* STATED EXERCISE
Copy word for word the lines below, starting with the line that contains "How widely are" and continuing through the last line.

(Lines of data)
---

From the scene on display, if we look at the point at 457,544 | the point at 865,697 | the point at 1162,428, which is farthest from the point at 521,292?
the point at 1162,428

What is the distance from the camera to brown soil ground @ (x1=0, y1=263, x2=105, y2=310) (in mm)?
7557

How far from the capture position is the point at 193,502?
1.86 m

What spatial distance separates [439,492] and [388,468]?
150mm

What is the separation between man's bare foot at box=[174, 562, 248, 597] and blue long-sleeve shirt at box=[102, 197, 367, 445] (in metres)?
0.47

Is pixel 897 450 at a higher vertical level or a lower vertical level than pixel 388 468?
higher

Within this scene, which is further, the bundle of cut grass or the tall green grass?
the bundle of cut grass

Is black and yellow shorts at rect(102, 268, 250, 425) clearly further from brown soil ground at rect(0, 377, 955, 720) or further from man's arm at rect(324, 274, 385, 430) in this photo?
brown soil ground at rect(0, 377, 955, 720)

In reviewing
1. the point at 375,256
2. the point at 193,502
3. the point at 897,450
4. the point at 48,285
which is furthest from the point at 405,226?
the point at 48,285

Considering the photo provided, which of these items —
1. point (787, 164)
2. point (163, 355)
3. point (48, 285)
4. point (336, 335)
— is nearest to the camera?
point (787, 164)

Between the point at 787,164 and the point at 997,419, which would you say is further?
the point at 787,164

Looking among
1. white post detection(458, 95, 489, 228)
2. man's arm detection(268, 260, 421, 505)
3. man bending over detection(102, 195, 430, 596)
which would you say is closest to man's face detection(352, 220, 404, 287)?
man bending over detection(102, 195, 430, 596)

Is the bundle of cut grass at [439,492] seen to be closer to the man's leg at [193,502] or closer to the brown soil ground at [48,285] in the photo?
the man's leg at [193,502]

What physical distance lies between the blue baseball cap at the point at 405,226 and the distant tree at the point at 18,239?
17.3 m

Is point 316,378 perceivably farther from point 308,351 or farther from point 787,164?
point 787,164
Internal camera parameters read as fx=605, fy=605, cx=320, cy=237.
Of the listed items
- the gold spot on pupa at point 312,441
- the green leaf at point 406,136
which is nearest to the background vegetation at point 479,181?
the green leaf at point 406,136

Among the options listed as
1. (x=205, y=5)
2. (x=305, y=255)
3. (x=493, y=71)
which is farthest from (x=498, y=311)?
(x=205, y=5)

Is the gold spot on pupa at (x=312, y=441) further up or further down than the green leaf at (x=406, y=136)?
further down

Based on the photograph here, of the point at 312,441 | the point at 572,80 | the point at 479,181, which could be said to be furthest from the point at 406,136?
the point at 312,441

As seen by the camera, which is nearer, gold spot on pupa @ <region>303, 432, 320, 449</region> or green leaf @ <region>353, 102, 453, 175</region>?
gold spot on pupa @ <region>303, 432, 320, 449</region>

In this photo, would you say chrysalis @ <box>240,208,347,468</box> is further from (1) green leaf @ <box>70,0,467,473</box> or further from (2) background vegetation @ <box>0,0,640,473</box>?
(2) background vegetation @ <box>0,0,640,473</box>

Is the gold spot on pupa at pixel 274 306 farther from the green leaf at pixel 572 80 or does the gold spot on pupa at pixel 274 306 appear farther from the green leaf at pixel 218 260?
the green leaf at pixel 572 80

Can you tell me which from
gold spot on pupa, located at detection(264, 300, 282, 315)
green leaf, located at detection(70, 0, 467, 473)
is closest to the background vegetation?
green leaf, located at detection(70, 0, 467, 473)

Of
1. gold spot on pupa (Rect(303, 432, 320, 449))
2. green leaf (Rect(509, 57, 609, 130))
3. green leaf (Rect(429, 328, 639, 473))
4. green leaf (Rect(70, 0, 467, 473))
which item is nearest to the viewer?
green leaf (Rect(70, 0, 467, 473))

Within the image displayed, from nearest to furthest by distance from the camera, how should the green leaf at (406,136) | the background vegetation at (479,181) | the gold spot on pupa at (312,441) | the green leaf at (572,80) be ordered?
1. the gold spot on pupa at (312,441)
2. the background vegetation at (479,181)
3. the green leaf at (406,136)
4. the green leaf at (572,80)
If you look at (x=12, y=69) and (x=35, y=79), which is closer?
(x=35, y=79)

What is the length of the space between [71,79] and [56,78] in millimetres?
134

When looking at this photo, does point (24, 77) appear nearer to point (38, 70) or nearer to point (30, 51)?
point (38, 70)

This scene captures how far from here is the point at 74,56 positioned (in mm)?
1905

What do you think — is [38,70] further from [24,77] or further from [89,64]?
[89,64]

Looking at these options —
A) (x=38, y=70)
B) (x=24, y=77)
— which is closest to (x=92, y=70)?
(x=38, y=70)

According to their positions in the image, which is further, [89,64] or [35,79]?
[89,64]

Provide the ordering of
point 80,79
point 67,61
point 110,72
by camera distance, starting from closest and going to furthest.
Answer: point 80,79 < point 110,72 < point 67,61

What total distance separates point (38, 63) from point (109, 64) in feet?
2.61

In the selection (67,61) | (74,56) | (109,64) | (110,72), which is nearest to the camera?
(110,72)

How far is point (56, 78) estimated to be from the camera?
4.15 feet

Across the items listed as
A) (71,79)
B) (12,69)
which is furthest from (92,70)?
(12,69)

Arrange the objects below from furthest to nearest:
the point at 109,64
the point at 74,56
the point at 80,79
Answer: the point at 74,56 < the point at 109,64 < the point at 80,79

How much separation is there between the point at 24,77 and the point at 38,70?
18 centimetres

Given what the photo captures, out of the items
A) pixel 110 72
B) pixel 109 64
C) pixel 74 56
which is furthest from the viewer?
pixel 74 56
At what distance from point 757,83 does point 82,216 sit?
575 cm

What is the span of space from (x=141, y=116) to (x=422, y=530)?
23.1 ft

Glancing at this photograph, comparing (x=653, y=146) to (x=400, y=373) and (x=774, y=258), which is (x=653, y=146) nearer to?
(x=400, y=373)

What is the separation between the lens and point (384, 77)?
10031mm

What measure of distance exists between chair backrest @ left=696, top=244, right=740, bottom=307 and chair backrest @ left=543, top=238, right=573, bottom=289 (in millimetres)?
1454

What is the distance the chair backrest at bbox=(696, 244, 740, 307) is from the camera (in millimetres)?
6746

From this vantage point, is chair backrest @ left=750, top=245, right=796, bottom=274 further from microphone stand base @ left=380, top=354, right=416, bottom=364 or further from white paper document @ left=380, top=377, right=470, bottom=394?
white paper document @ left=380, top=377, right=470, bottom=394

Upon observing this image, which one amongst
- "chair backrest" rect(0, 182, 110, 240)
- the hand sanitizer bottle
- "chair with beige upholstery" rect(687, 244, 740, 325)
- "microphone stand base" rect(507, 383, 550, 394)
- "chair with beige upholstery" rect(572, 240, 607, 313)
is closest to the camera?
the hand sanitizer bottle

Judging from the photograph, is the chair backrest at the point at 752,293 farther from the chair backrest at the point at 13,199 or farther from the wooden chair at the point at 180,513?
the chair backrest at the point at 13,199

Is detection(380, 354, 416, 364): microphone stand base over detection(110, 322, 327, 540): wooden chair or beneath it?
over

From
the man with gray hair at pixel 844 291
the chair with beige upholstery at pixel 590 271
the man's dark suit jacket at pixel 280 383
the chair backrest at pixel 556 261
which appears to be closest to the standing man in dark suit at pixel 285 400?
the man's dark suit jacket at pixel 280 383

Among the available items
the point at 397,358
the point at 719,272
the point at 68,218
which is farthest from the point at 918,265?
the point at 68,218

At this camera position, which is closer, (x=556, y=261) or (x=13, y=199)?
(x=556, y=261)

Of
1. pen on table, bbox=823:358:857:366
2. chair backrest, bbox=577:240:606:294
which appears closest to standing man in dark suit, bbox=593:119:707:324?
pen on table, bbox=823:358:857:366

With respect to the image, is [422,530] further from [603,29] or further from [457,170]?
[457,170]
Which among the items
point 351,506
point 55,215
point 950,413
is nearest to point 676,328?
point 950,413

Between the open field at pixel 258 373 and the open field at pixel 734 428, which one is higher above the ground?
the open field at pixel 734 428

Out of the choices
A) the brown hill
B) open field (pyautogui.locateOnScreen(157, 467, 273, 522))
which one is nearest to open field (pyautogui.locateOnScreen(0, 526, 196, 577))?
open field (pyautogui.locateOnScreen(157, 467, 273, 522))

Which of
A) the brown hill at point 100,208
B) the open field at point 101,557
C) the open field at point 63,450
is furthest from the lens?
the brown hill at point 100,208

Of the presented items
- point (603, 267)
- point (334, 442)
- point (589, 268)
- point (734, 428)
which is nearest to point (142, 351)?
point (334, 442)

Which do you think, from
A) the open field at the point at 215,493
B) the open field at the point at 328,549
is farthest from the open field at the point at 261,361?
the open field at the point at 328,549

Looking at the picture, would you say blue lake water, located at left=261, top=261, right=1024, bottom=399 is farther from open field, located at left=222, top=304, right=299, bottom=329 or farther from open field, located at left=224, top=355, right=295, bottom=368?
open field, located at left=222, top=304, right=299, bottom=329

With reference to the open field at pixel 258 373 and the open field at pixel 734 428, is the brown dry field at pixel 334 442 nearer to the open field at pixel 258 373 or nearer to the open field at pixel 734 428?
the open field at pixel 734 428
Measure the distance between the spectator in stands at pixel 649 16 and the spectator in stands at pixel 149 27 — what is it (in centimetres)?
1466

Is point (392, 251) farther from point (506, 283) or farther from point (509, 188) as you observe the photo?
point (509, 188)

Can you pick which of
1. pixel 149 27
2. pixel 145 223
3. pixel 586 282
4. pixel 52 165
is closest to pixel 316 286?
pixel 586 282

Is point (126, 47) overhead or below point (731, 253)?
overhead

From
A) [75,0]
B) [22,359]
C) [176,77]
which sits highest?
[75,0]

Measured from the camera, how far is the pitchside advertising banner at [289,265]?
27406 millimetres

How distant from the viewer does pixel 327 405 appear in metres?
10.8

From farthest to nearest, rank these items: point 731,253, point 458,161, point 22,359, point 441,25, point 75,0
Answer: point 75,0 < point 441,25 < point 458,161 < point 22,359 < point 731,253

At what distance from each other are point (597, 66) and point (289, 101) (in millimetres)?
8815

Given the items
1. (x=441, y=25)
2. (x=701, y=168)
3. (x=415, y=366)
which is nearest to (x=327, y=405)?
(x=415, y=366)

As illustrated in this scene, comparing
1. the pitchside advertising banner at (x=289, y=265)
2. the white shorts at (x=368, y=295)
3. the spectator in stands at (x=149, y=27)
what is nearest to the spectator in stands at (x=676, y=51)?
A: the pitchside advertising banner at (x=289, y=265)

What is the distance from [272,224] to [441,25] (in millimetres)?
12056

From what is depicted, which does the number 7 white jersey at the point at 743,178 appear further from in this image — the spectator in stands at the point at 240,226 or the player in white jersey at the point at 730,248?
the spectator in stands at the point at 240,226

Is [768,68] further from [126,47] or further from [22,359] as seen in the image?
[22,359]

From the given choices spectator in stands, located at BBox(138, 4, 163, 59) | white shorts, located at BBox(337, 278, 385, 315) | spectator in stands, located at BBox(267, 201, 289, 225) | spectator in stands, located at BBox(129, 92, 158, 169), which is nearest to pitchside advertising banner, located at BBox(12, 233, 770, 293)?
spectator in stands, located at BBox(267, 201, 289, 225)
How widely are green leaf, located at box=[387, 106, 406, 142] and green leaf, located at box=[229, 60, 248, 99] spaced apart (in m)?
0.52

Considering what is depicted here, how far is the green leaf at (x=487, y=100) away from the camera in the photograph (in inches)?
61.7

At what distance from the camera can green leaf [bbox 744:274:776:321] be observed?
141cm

---

* RESPONSE TO THIS EXERCISE
How widely are green leaf, located at box=[387, 106, 406, 142] and green leaf, located at box=[229, 60, 248, 99] spaced apart (in m)?
0.52

Considering what is depicted here, how far is the green leaf at (x=487, y=100) away from the camera in the photograph (in inches)?
61.7

At what distance from the camera can green leaf [bbox 744:274:776:321] be observed?
141cm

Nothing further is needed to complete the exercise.